L’agroécologie au Liban, un parcours semé d’embûches, mais des partenaires déterminés
Inès Gerbault – qui suit les projets soutenus par Terre & Humanisme dans le monde arabe – a retrouvé notre partenaire libanais, l’association SOILS, lors d’une mission sur place, afin de suivre ses projets sur le terrain, et de définir les actions futures.
« SOILS permaculture » est née en 2014 après qu’une jeune libanaise, Rita Khawand, a découvert la permaculture en Angleterre. De retour au Liban, entourée d’amis ingénieurs agronomes, enseignants dans le secteur agricole, et professionnels de la communication, elle met l’association sur pieds, et ensemble ils lancent de nombreux projets : semences paysannes, micro-jardins, apiculture…
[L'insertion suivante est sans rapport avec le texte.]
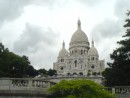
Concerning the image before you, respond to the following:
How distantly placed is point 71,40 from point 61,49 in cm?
615

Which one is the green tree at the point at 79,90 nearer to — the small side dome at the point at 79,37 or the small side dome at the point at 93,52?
the small side dome at the point at 93,52

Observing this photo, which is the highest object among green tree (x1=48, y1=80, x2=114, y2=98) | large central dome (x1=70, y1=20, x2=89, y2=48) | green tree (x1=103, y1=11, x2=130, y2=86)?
large central dome (x1=70, y1=20, x2=89, y2=48)

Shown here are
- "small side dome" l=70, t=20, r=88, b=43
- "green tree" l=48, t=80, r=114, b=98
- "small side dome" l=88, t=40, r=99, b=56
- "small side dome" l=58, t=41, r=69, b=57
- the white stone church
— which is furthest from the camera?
"small side dome" l=58, t=41, r=69, b=57

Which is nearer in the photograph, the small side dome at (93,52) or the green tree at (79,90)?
the green tree at (79,90)

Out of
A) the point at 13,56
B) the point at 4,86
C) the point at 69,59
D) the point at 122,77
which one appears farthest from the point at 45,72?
the point at 4,86

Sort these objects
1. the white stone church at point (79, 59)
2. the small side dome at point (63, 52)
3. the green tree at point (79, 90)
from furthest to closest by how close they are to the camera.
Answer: the small side dome at point (63, 52) < the white stone church at point (79, 59) < the green tree at point (79, 90)

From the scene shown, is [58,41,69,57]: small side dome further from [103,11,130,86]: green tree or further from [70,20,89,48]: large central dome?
[103,11,130,86]: green tree

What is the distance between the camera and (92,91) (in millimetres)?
17625

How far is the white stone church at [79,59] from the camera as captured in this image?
479 feet

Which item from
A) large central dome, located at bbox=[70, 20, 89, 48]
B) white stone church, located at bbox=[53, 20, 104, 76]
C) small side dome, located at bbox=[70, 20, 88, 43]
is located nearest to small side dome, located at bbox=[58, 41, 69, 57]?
white stone church, located at bbox=[53, 20, 104, 76]

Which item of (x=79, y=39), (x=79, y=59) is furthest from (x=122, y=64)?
(x=79, y=39)

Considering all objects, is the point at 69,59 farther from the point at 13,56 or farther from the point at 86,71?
the point at 13,56

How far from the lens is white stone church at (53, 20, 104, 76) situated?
479 ft

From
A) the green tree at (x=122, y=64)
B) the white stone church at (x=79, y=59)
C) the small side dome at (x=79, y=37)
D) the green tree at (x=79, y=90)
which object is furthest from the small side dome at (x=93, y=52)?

Entre Covid, crise politique et hyperinflation (coût de l’eau, de l’électricité, du gaz et des autres combustibles a presque quintuplé depuis l’année dernière[1]), de nombreux libanais se sont tournés vers la terre, réinvestissant des propriétés familiales, s’improvisant jardiniers, ou faisant de leur loisir de jardinage une activité professionnelle… Ainsi, SOILS a vu de nombreux agriculteurs et particuliers se tourner vers l’agroécologie depuis 2019, en quête de solutions. L’association propose en effet des formations courtes et gratuites pour apprendre à faire son propre fertilisant, ses propres semences, apprendre des techniques de résilience face au changement climatique et ainsi gagner en autonomie.
Portrait de Nour, productrice de fruits
Nour a 29 ans. Elle a repris l’exploitation de son père en 2018 après avoir fait son Master en horticulture à Wageningen (aux Pays-Bas). Ils produisent litchis, annones, avocats, bananes, pommes et agrumes.
L’exploitation utilisait alors des produits conventionnels, et utilisait des intrants chimiques pour lutter contre les maladies, les ravageurs et pour fertiliser le sol. Après avoir participé à une session de sensibilisation sur l’agroécologie avec SOILS, Nour fait son premier pas vers l’agroécologie, avec le soutien de sa famille, consciente des effets néfastes des produits phyto-sanitaires sur l’environnement et la santé.
La crise ne lui facilite pas la tâche : avec la hausse du carburant, elle a dû suspendre la vente directe aux particuliers (les livraisons devenant trop chères) et se rabattre sur le marché de gros. Ses récoltes ont également été impactées n’ayant pas les moyens de faire tourner sa pompe à eau. Elle espère s’équiper en panneaux solaires pour pallier ce problème lorsqu’elle en aura les moyens.
Malgré tout cela, Nour ne baisse pas les bras. Elle a été formée à la technique du compost chaud par SOILS il y a quelques mois, ce qui lui permet d’amender ses cultures et prévoit aussi d’en vendre, ce qui lui permettra à terme d’avoir un revenu complémentaire.
Najla et Ali, producteurs laitiers
Najla est ingénieure agricole, diplômée de l’Université américaine de Beyrouth. Elle travaille pour le Ministère de l’Agriculture en tant qu’inspectrice de règlementation. Elle et son mari ont toujours fait leur potager et eu quelques animaux pour leur consommation personnelle. En 2012, ils acquièrent des vaches et des chèvres et se mettent à faire du fromage, du beurre et du yaourt qu’ils vendent à Beyrouth dans les rares magasins proposant des produits locaux. Ils n’utilisent plus aucun produit chimique.
Cette activité agricole est aujourd’hui devenue primordiale pour Najla et sa famille: « Heureusement que la ferme est là, explique Najla, car mon salaire de fonctionnaire ne suffit plus à couvrir les besoins quotidiens».
Face à la crise, SOILS promeut non seulement l’agroécologie mais elle permet aussi à de nombreux Libanais de trouver des moyens de subsistance.
SOILS organise ainsi de nombreux ateliers de sensibilisation et des formations pratiques à l’agroécologie.
Ci-dessous, un atelier sur le « Compost chaud » mené début novembre dans le Sud du Liban. Le compost chaud permet d’amender son sol en bactéries ou mycorhizes en fonction des besoins.
SOILS sensibilise également les jeunes. Ci-dessous, une présentation aux étudiants en agronomie à l’American University of Beirut.
Nous vous proposons de découvrir en vidéo le portrait-témoignage d’Amani, formatrice pour l’association SOILS.
Si vous souhaitez suivre leurs activités, voici leur site web,leur page facebook et leur page youtube
Terre & Humanisme soutient l’association SOILS au Liban depuis 2018, notamment en proposant de la formation multi-partenariale pour plusieurs associations du pourtour méditerranéen, ainsi qu’un appui financier aux projets de diffusion de l’agroécologie.